Lawrence Ferlinghetti

L’assistanat à sens unique n’a jamais permis aux défavorisés de se construire le destin de leurs souhaits.
“Vous voulez les pauvres secourus, moi je veux la pauvreté supprimée,” s’indignait en son temps l’auteur des Misérables. Ce ne fut qu’après la Libération que les pouvoirs publics mirent ce voeu à leur ordre du jour, avec l’institution d’un Etat providence, respectant la dynamique de la solidarité. La refondation de ce modèle social est aujourd’hui envisagée, en raison notamment de ses déficiences vis-à-vis des attentes de notre Société. Ces dernières concernent, par exemple, la qualité de notre “vivre ensemble”, ou encore les processus de co-décision dans la gestion locale et territoriale. Les lignes qui suivent interrogent quelques  initiatives prometteuses en ces domaines.

Photo : Sculpture »La Foule illuminée » de Raymond Masson  -1986 – Avenue McGill à Montréal (Canada)
Les 65 personnages de la sculpture forment une société serrée avec ses couples, ses jeunes, ses vieux, ses rires, ses peurs,…

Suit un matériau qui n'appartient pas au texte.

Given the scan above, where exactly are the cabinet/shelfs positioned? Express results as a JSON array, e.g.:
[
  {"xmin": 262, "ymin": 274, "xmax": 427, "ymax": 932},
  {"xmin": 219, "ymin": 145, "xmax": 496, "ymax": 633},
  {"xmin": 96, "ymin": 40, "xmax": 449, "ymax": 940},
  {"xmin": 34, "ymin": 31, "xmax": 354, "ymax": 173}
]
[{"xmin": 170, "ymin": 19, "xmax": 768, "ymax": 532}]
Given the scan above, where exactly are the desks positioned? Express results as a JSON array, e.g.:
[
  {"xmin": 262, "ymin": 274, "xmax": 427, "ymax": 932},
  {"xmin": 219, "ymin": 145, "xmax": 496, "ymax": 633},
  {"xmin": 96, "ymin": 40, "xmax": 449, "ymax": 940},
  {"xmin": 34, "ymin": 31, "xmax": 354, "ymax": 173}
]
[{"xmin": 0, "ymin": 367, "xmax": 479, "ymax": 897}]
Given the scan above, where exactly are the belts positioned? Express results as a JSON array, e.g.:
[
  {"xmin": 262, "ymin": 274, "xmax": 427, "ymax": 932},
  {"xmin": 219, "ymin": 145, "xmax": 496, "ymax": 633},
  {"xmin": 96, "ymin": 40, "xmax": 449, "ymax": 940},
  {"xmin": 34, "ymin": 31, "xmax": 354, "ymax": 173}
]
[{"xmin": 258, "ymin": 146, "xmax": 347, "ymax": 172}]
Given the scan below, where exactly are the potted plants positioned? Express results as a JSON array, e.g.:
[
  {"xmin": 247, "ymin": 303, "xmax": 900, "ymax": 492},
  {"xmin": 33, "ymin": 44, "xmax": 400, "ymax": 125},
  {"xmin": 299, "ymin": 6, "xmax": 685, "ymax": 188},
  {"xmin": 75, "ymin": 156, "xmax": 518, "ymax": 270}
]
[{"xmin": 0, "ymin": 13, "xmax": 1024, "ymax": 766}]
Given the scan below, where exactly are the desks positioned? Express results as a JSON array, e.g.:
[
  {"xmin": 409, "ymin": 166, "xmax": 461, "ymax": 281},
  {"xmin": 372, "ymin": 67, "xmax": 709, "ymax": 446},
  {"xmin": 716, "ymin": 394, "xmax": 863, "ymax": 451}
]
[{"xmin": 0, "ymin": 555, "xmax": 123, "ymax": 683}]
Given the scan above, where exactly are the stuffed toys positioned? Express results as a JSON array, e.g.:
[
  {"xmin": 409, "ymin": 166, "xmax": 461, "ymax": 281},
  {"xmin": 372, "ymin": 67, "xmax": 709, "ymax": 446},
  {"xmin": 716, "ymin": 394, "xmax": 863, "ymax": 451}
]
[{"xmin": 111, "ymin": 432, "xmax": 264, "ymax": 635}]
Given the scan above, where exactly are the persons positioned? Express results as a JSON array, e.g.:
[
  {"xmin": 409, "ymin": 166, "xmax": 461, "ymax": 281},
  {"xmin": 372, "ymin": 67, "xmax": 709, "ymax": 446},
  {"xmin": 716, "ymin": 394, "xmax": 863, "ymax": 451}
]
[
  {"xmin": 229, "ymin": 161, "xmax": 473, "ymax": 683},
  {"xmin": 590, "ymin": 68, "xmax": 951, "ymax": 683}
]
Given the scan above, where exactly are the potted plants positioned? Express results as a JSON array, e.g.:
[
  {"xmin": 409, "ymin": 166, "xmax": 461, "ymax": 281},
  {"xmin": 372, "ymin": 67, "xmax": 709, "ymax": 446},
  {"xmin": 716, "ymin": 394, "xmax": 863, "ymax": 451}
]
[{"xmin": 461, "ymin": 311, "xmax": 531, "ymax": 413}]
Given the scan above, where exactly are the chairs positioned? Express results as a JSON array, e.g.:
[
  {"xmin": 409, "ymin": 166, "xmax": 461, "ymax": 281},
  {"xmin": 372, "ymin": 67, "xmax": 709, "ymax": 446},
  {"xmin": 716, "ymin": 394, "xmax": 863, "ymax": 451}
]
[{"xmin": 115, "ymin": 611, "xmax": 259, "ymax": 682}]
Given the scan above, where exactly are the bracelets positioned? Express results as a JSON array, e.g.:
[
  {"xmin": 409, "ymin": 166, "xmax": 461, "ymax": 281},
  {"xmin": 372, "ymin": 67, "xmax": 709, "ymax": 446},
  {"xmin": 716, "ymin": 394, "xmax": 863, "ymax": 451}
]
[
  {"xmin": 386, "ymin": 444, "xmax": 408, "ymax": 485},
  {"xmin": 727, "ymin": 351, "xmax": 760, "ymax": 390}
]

L’esprit novateur de l’Etat providence

La conjoncture sociale de ce siècle, de par les  enjeux dont elle est porteuse, n’est pas sans ressemblance avec celle que nous avons connue au lendemain de la 2ème guerre mondiale. “Développement économique et protection sociale”, tels étaient alors les maîtres mots de l’effort de reconstruction ayant permis dans notre pays l’avènement d’un  Etat providence, qu’il dotait d’une double mission :
–  Réduire les inégalités de revenus entre nantis et démunis par une redistribution équitable des richesses de la Nation,
–  Protéger notre population contre les aléas de l’existence, en faisant de l’esprit de solidarité le principe fondateur du droit de notre Sécurité Sociale, dont nous célèbrons cette année le 70è anniversaire.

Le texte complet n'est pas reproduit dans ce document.